Gazprom starts key compressor station work

May 15, 2013
Gazprom has started construction of the Kazachya compressor station in Krasnodar Territory, part of its Southern Corridor natural gas transmission system feeding the South Stream export pipeline to Europe (OGJ Online, Apr. 4, 2013).

Gazprom has started construction of the Kazachya compressor station in Krasnodar Territory, part of its Southern Corridor natural gas transmission system feeding the South Stream export pipeline to Europe (OGJ Online, Apr. 4, 2013).

The 220-Mw station will be able to handle the transmission system’s full capacity of 63 billion cu m/year of gas. It will have eight compressor units. From the Kazachya station, gas under pressure of 11.8 MPa will flow to the Russkaya compressor station. There it will enter the South Stream line, which will cross the Black Sea to southern and central Europe. South Stream construction began late last year.

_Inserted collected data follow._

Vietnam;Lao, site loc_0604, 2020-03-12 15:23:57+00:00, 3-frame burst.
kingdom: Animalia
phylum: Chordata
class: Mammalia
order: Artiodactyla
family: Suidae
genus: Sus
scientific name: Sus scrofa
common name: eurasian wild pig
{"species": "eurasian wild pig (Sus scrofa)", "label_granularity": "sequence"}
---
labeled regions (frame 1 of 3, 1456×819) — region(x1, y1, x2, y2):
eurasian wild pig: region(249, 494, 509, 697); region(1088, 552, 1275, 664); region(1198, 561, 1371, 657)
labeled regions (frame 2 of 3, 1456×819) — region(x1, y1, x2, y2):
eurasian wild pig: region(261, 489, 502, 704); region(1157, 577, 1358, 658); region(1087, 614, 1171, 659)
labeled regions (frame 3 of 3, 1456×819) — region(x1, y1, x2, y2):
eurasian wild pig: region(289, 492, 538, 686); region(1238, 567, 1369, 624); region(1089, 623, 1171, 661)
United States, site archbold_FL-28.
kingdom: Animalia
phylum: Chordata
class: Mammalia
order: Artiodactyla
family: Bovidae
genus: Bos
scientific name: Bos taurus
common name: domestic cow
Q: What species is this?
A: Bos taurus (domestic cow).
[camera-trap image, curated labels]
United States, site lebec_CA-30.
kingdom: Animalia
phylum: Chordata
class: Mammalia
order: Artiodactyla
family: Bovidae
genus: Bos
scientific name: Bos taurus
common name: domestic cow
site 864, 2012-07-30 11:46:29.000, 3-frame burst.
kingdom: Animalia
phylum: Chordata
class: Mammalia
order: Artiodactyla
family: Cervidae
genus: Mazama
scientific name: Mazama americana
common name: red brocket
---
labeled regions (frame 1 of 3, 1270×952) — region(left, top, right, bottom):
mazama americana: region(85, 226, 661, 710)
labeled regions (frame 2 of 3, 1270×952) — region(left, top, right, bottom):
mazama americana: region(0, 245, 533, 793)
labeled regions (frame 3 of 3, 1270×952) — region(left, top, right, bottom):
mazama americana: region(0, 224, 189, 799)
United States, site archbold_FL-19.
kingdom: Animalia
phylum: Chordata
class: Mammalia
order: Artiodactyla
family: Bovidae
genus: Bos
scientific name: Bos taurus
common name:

The Southern Corridor system will have two legs, to be built in phases with the western leg first, joining at Russkaya. In addition to feeding the South Stream export line, it will supply markets in central and southern Russia.

The system, due for completion in 2017, will have total length of 2,506 km. Its 10 compressor stations with total capacity of 1,516 Mw.

The Kazachya station is on the western leg of the Southern Corridor system. The northernmost of the western leg’s compressor stations will be at Pisarevka in Voronezh Oblast.

The northernmost of the longer eastern leg’s compressor stations will be at Pochinki in Nizhny Novgorod Oblast.